A trio of Toyota turbo-diesel engines – which power the HiLux, LandCruiser Prado and LandCruiser among others – won’t have their certification revoked in Japan, almost two months after the carmaker admitted to using different software for official testing.

Last month, the Toyota Motor Corporation (TMC) announced it had discovered “irregularities” during engine testing of three turbo-diesel powertrains produced by Toyota Industries Corporation (TICO).

The three engines were found to have been fitted with engine control units (ECUs) for certification testing which differed from those in mass production, raising concerns that Toyota had deliberately cheated government testing.

Australian-delivered models fitted with the three engines include the Toyota HiLux, LandCruiser 300 Series, LandCruiser 70 Series, Fortuner, HiAce and Granvia and Lexus LX.

Despite the engine testing irregularities, The Japan Times reports the Japanese transport ministry hasn’t revoked Toyota’s certification for the three turbo-diesel engines, saying it didn’t find any misconduct by the auto giant.

However, it will revoke the certification for three mass-produced industrial engines which power Toyota forklifts and other heavy equipment, though the brand is due to face a hearing next week regarding its outcome.

Speaking to reporters at a press conference, Japanese transport minister Tetsuo Saito said, “We will urge the company [Toyota] to carry out reforms so that similar misconduct never happens again.”

The Japan Times reports TICO President Koichi Ito said, “We take this matter very seriously.

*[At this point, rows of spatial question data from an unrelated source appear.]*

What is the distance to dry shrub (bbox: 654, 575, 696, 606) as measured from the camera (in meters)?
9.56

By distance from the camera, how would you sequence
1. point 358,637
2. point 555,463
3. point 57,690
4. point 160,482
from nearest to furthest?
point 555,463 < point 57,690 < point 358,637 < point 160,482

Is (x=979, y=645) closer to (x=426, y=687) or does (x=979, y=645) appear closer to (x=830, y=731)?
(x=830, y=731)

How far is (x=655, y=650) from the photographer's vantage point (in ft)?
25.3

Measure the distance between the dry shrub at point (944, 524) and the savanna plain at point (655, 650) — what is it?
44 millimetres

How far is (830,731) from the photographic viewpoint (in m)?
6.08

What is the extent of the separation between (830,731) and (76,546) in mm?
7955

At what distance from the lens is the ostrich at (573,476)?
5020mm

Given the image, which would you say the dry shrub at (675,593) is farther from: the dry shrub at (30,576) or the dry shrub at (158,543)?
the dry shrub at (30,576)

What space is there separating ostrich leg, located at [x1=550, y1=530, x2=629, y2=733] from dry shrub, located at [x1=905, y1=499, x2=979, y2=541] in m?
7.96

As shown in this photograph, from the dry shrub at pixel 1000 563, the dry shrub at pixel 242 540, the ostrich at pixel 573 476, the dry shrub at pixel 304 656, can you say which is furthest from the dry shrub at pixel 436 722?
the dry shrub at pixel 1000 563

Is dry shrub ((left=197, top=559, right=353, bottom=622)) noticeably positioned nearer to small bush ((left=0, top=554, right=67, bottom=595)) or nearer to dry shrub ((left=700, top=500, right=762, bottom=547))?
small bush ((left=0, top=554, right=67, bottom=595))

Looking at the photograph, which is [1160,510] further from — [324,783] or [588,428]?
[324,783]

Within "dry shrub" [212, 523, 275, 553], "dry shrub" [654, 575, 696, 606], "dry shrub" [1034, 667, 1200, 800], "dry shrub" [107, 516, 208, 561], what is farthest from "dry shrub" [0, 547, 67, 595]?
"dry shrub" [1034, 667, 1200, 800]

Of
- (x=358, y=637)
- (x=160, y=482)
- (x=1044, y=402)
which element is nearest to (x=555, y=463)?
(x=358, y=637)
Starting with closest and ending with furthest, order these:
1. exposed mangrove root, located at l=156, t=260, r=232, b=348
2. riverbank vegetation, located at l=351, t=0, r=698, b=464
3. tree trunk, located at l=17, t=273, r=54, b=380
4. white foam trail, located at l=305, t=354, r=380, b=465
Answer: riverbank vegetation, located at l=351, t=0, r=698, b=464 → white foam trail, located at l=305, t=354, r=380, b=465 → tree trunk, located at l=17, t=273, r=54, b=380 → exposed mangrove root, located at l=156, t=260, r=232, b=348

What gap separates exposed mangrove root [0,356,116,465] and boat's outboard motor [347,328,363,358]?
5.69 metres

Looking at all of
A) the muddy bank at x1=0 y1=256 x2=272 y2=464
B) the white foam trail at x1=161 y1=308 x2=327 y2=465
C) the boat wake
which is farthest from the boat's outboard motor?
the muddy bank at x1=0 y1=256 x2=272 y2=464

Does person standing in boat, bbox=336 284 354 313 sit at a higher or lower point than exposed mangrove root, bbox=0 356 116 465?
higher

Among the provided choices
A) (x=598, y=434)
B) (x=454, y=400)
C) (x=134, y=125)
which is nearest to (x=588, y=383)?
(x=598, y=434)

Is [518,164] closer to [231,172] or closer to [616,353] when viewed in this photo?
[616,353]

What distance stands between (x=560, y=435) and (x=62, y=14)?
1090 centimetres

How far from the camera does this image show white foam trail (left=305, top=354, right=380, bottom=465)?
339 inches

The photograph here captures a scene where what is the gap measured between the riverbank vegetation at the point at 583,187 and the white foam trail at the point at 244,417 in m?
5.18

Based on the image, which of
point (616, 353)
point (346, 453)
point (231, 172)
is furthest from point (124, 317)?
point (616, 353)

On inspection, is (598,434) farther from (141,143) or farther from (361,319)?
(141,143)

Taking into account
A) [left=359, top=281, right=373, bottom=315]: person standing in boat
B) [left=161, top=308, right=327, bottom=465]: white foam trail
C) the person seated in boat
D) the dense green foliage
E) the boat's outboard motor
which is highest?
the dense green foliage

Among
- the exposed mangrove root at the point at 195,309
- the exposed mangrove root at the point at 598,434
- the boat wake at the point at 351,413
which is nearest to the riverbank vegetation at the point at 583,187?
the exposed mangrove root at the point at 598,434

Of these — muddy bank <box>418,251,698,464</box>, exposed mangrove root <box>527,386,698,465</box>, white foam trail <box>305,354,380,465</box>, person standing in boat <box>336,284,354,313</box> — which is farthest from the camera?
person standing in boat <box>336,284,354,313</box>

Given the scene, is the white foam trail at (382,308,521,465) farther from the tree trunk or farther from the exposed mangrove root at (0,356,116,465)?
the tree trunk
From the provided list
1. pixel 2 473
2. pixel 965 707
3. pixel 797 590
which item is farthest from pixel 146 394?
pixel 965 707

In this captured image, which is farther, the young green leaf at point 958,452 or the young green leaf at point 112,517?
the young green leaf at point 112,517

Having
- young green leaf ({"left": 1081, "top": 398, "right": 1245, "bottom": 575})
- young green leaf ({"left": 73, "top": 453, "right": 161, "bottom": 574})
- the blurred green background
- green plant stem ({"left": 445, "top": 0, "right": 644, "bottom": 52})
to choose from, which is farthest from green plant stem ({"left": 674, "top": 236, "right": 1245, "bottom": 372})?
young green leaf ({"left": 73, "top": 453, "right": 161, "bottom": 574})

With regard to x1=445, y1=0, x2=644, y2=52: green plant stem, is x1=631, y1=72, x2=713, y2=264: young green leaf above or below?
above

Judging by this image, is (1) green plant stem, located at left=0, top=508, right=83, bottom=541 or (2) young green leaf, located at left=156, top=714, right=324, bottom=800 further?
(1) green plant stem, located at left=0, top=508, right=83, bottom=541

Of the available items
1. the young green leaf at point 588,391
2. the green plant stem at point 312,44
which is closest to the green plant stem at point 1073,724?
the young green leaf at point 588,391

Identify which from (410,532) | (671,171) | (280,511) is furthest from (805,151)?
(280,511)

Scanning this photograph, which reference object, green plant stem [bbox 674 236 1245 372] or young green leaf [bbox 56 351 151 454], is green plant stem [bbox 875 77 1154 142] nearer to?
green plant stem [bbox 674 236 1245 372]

We will make utmost efforts to reform and rebuild the company.”

Toyota CEO Koji Sato has since apologised for the scandal, telling Japanese media the company’s management “was not able to fully comprehend and keep track of the details of what was happening on the ground”.

The certification saga emerged as the latest in a series of scandals involving Toyota and its subsidiaries within the past two years.

In July 2022, Toyota’s truck division Hino admitted to have falsified emissions data for 860,000 commercial vehicles globally since 2003.

In December 2023, Toyota’s small car specialist brand Daihatsu suspended manufacturing in Japan following the discovery that it falsified safety data and used unauthorised safety testing procedures, dating back to 1989.

Earlier this month, two of Daihatsu’s top executives stepped down due to their involvement with the safety scandal.